OLG Celle v. 07.06.2017:
Bei einem fast die gesamte Fahrbahn einnehmenden Anhängergespann erhöht sich dessen Betriebsgefahr, da der Seitenabstand zu parkenden Fahrzeugen nicht ohne in den Gegenverkehr zu geraten eingehalten werden kann. - Bei Kollision eines fast die gesamte Fahrbahn einnehmenden Anhängergespanns mit einer unter Verstoß gegen § 14 StVO geöffneten Fahrertür eines Pkw tritt die dann erhöhte Betriebsgefahr des Anhängergespanns hinter dem Alleinverschulden des Halters des geparkten Pkw nicht vollständig zurück.
AG Bremen v. 18.10.2002:
Wird ein Schaden durch ein Kraftfahrzeug und durch ein Tier verursacht, so hängt im Verhältnis des Fahrzeughalters und des Tierhalters zueinander die Verpflichtung zum Ersatz sowie der Umfang des zu leistenden Ersatzes von den Umständen, insbesondere davon ab, inwieweit der Schaden vorwiegend von dem einen oder dem anderen Teil verursacht worden ist. Die Seitenabstände zum Überholten und zum Gegenverkehr müssen so ausreichend groß sein, dass sie Schreckreaktionen anderer Verkehrsteilnehmer ausschließen. Der Seitenabstand darf insbesondere nicht bedrängend gering sein.
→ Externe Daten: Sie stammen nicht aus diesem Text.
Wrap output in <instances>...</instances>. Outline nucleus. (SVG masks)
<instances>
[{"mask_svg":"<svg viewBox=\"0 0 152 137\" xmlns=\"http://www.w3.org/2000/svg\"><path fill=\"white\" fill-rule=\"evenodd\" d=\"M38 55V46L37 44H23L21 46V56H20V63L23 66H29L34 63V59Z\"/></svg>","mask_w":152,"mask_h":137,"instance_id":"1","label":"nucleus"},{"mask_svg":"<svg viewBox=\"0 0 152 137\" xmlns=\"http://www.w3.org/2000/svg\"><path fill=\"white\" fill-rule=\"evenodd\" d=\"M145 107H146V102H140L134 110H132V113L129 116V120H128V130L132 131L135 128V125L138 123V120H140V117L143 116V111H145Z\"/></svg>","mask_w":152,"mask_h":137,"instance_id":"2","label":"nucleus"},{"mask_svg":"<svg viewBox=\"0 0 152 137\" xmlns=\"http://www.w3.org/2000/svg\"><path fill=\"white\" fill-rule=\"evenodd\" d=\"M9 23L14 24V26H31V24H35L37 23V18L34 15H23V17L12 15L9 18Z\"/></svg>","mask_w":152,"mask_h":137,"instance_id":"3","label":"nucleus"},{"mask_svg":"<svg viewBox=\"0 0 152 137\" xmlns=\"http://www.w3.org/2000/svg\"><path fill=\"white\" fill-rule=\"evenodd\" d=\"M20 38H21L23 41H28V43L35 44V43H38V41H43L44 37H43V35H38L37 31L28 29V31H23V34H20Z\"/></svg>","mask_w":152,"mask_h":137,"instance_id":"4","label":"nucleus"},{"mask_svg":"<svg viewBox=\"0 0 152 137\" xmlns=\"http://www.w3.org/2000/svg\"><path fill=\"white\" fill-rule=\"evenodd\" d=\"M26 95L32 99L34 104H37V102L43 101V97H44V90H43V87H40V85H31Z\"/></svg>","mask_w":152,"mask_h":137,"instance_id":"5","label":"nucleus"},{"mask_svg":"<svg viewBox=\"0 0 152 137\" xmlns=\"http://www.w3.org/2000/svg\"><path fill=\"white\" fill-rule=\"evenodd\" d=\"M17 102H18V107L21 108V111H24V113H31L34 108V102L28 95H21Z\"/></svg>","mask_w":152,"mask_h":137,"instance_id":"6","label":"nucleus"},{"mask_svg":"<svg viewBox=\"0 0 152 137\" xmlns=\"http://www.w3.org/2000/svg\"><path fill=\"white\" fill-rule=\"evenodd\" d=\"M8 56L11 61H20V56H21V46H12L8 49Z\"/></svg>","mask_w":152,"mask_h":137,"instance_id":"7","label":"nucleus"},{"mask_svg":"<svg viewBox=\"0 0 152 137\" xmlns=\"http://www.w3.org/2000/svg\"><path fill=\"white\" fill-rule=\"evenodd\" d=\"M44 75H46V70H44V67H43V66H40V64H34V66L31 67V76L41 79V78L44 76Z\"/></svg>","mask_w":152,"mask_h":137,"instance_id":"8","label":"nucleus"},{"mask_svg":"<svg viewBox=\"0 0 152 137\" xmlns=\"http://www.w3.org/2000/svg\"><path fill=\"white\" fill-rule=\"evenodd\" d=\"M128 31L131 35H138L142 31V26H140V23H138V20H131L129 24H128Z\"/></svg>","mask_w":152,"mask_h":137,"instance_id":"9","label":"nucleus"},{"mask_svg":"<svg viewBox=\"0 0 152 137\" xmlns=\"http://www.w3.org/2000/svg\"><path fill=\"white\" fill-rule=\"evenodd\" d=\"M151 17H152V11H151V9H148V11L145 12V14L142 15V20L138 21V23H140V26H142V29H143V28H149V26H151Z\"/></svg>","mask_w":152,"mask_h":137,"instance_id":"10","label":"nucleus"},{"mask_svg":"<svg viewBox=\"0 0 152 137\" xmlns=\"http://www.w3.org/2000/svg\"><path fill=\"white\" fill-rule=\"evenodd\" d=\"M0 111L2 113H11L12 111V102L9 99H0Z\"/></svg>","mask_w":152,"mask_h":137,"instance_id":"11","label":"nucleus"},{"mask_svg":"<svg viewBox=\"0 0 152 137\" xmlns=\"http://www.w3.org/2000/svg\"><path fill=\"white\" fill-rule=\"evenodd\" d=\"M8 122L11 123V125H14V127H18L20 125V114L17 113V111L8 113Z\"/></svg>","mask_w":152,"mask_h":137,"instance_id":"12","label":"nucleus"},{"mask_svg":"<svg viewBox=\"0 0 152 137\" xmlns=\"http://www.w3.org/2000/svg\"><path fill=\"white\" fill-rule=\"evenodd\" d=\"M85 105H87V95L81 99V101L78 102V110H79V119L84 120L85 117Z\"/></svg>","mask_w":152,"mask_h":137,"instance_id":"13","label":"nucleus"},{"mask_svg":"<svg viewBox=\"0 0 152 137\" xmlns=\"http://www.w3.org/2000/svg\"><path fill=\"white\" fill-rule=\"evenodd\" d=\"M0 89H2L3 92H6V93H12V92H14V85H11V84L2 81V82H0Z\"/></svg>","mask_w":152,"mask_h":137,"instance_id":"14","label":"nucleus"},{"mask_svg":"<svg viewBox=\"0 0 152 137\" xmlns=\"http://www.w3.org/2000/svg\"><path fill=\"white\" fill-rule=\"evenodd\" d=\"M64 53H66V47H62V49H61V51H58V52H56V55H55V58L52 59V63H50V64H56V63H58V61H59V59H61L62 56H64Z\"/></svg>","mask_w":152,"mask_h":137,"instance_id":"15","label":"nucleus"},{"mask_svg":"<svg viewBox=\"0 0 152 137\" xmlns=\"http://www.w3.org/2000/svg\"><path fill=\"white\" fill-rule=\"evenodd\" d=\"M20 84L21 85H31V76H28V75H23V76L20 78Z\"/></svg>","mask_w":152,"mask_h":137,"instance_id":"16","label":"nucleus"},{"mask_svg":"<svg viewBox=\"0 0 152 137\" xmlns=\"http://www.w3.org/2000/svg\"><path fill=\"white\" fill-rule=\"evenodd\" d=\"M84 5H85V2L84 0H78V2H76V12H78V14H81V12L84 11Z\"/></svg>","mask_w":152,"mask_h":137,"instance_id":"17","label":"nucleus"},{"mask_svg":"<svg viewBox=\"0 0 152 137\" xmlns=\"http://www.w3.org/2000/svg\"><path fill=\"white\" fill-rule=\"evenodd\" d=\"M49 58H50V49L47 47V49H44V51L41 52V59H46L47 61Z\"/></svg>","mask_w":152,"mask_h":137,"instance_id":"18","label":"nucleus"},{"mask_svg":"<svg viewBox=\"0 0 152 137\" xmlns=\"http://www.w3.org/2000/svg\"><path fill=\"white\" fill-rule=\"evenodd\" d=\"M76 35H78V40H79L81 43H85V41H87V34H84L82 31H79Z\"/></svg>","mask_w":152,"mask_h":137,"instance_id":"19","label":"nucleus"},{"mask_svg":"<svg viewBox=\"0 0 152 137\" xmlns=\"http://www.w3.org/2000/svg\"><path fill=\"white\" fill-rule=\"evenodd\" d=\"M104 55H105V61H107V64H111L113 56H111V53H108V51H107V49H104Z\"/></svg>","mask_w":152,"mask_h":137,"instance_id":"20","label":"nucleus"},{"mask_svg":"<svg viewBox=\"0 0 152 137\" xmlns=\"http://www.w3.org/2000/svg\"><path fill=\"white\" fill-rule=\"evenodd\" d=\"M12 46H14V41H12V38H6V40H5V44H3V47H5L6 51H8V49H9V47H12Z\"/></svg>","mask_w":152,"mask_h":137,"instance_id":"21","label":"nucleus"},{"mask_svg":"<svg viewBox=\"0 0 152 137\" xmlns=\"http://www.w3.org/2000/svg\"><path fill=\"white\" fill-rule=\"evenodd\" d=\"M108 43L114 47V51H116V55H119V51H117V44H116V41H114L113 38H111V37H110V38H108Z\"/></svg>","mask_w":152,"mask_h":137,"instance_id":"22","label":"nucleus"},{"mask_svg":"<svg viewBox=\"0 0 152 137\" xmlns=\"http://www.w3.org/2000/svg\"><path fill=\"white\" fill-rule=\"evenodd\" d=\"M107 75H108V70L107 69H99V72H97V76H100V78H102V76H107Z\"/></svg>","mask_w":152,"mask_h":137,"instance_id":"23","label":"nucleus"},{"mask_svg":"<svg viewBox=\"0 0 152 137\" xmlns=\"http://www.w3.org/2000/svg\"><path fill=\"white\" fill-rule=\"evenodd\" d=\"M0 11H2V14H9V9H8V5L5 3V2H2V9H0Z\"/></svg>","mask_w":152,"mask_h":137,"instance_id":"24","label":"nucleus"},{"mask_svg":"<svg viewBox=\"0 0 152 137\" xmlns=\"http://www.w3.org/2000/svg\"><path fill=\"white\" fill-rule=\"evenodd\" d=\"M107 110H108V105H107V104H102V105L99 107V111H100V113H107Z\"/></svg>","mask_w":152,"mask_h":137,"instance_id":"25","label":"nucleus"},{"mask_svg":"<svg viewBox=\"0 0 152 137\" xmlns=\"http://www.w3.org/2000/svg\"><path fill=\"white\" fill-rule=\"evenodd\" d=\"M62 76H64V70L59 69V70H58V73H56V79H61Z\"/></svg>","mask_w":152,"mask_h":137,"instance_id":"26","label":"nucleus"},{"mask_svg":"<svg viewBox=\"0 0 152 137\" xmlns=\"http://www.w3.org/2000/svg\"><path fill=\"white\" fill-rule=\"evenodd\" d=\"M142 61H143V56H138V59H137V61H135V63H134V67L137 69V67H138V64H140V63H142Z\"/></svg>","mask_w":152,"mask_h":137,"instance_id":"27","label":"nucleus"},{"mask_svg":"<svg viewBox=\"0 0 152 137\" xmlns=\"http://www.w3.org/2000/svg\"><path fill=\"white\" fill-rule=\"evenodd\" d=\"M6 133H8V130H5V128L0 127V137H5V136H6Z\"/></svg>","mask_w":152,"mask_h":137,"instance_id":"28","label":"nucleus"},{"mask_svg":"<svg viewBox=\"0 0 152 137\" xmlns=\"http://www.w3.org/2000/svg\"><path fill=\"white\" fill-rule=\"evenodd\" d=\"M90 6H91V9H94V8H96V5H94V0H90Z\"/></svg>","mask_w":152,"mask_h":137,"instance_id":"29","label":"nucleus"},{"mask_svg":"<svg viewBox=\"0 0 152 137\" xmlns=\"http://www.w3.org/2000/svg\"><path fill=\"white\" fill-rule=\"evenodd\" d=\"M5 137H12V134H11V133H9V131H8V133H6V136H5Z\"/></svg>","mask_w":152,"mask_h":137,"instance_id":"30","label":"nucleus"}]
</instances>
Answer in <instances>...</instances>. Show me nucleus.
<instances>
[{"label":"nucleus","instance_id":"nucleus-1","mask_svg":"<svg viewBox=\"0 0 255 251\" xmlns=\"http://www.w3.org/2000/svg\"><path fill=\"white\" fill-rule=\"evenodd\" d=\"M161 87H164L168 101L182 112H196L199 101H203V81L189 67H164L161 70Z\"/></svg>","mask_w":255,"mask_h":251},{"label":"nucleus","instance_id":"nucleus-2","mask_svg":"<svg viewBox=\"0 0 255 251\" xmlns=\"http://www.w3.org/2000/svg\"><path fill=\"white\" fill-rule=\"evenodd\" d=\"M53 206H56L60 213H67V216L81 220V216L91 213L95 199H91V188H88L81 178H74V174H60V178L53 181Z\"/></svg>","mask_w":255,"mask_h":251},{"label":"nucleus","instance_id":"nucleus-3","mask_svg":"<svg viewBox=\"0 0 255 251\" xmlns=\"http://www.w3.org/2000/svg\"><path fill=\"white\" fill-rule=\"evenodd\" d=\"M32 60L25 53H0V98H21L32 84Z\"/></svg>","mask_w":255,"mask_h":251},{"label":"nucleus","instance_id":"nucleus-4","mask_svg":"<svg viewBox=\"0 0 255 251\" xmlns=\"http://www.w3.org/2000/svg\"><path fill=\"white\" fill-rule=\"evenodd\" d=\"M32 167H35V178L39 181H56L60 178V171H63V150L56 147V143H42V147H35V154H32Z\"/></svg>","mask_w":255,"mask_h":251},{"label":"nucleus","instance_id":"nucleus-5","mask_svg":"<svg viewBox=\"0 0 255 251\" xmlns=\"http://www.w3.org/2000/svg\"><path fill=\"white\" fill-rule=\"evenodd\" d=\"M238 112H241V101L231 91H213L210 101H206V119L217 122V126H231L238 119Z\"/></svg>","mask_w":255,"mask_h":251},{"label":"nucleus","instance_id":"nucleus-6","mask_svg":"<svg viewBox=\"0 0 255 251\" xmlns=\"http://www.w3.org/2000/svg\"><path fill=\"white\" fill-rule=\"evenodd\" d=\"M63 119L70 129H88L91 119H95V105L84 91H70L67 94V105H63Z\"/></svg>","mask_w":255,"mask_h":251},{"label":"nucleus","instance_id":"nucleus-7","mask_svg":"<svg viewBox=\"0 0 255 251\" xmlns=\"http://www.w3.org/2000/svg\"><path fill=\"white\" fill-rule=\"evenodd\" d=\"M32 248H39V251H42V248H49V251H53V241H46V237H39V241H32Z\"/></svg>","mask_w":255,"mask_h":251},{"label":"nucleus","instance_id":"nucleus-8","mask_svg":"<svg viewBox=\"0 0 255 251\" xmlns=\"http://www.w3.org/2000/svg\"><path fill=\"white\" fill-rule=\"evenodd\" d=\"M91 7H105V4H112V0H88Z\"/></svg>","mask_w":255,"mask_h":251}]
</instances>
Bei der Haftungsabwägung führt das Nichteinhalten eines ausreichenden Seitenabstandes unter Berücksichtigung der hohen Tiergefahr zu einer Schadensteilung.
OLG Brandenburg v. 07.04.2011:
Die Größe des einzuhaltenden Seitenabstandes richtet sich nach der eigenen Fahrzeugart des Überholers, der Fahrgeschwindigkeit, den Fahrbahnverhältnissen, dem Wetter und nach den Eigenarten des Eingeholten, wobei die Seitenabstände zum Überholten und zum Gegenverkehr so groß sein müssen, dass sie Schreckreaktionen anderer Verkehrsteilnehmer ausschließen. Im Regelfall reicht ein Seitenabstand von einem Meter beim Überholen aus, besondere Vorsicht ist jedoch etwa beim Überholen von Reitern geboten, da immer mit einer plötzlichen Reaktion des Tieres zu rechnen ist.
LG Frankenthal v. 05.06.2020:
Radfahrer müssen beim Überholen von Pferden einen Sicherheitsabstand von mindestens eineinhalb bis zwei Metern einhalten. Das gilt auch dann, wenn Reiter und Pferde verbotswidrig auf dem Radweg reiten.